Happy Hunting worked five furlongs in 59.62 seconds Sunday over the training track, the fastest of 24 breezes at the distance.

Mike Smith is scheduled to ride Happy Hunting, who was assigned 115 pounds. Silver Train, the defending Breeders' Cup Sprint winner, is the 120-pound highweight for the Carter. Also expected for the Carter are Mass Media (118), Sir Greeley (116), Kazoo (115), Call the Lord (114), and Big Apple Daddy (113).

Songster's stock rises for Bay Shore

Even without leaving his stall, Songster enhanced his credentials for Saturday's $150,000 Bay Shore Stakes. After winning his debut on Jan. 28, Songster finished second in an entry-level allowance race on March 4 at Gulfstream Park.

The horse that beat him that day, Exclusive Quality, won last Saturday's Spectacular Bid Stakes at Gulfstream. Protagonus, who finished third in the March 4 race, won an allowance race on Saturday, also at Gulfstream.

Songster arrived in New York on Sunday from south Florida along with stablemate Deputy Glitters, who is running in the Wood. Songster will likely be second choice in the Grade 3 Bay Shore behind California shipper Too Much Bling, who won the San Miguel and San Vicente this year. Others pointing to the Bay Shore are Devil's Concierge, Changing Weather, and possibly Beacon Shine, The Pharaoh, and Trailing Twelve.

Storm Minstrel wins Fickle Fanny

Storm Minstrel received a perfect ground-saving stalking trip from Ramon Dominguez, and drew off from stablemate Slew Motion to win Sunday's $61,500 Fickle Fanny Stakes by 1 1/4 lengths. Slew Motion, held second by three lengths over pace-prompter Sweet Sweet.

Storm Minstrel, a daughter of Storm Cat owned and bred by Edward Evans, covered the six furlongs in 1:10.41 and paid $5 as the favorite. Richard Dutrow Jr. trains both the first- and second-place finishers.

* Belmont's main track is due to open for training on Wednesday. Training hours will be 6 to 10 a.m. with a harrowing break from 8:15 to 8:45.

Extracted entries
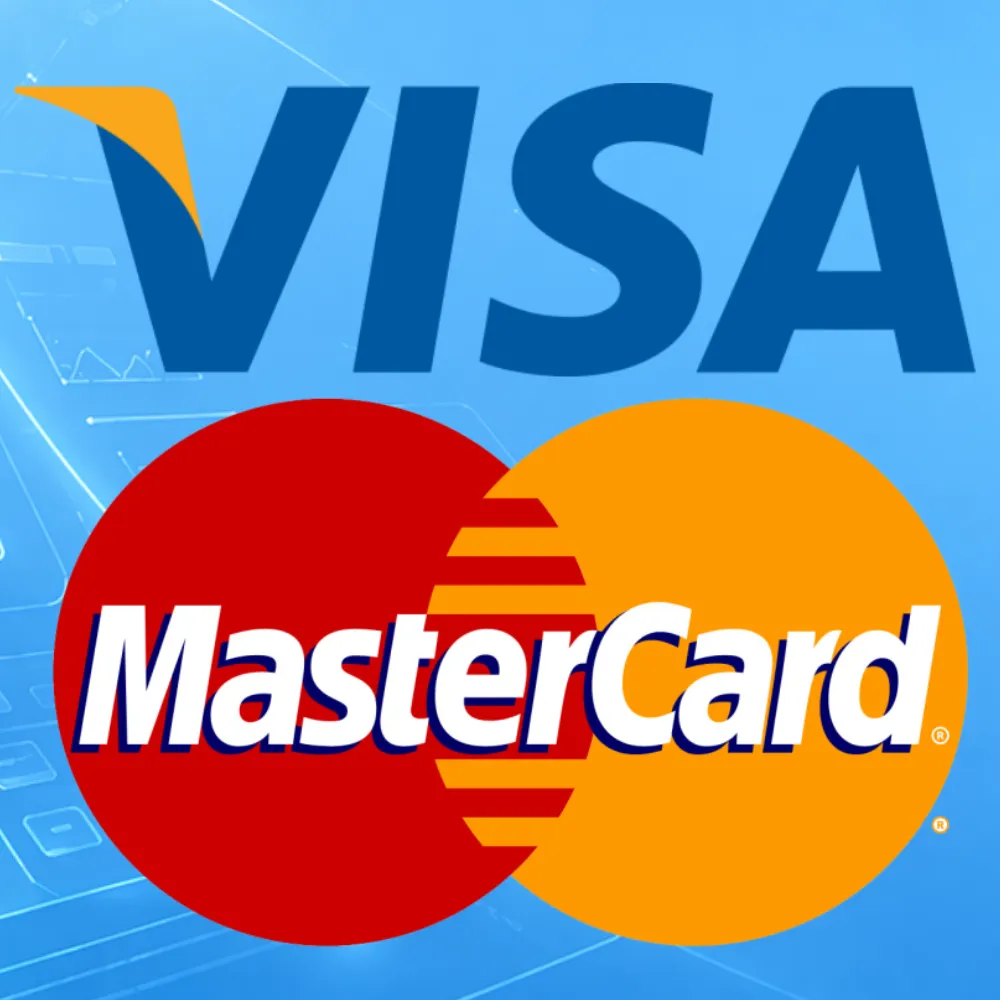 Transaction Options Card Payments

==

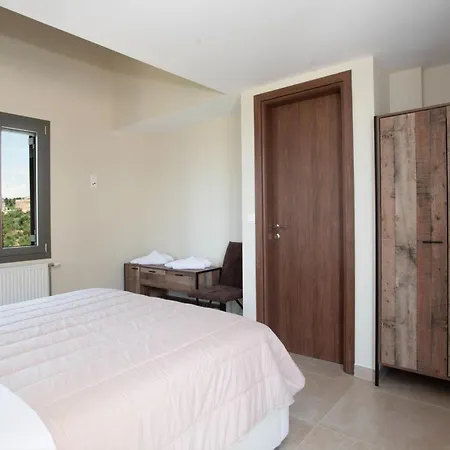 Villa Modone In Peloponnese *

---

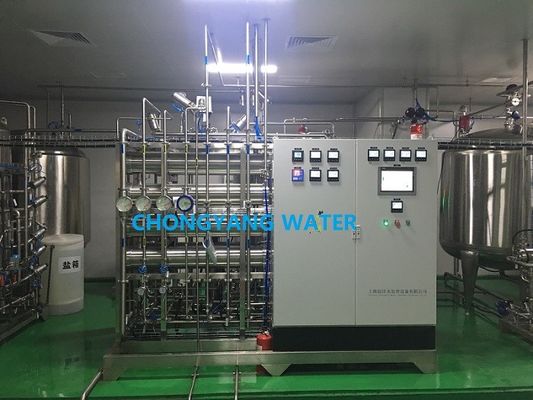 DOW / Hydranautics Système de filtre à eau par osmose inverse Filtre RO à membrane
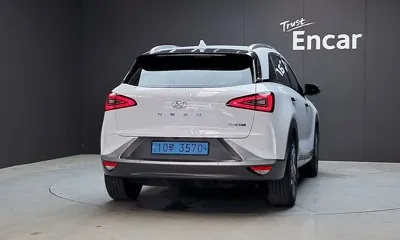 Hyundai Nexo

Assigned task 1
Write out the passage from the racing notes that begins at the words "Storm Minstrel received" and stops after "and second-place finishers.".
Assigned task 2
Answer these questions from the racing notes:
(a) How many pounds was Happy Hunting assigned?
(b) Which horse beat Songster in the March 4 allowance race?
(c) In what time did Storm Minstrel cover the six furlongs?
The records aren't needed for anything that comes next.

Task result 1
Storm Minstrel received a perfect ground-saving stalking trip from Ramon Dominguez, and drew off from stablemate Slew Motion to win Sunday's $61,500 Fickle Fanny Stakes by 1 1/4 lengths. Slew Motion, held second by three lengths over pace-prompter Sweet Sweet.

Storm Minstrel, a daughter of Storm Cat owned and bred by Edward Evans, covered the six furlongs in 1:10.41 and paid $5 as the favorite. Richard Dutrow Jr. trains both the first- and second-place finishers.

Task result 2
(a) 115 pounds
(b) Exclusive Quality
(c) 1:10.41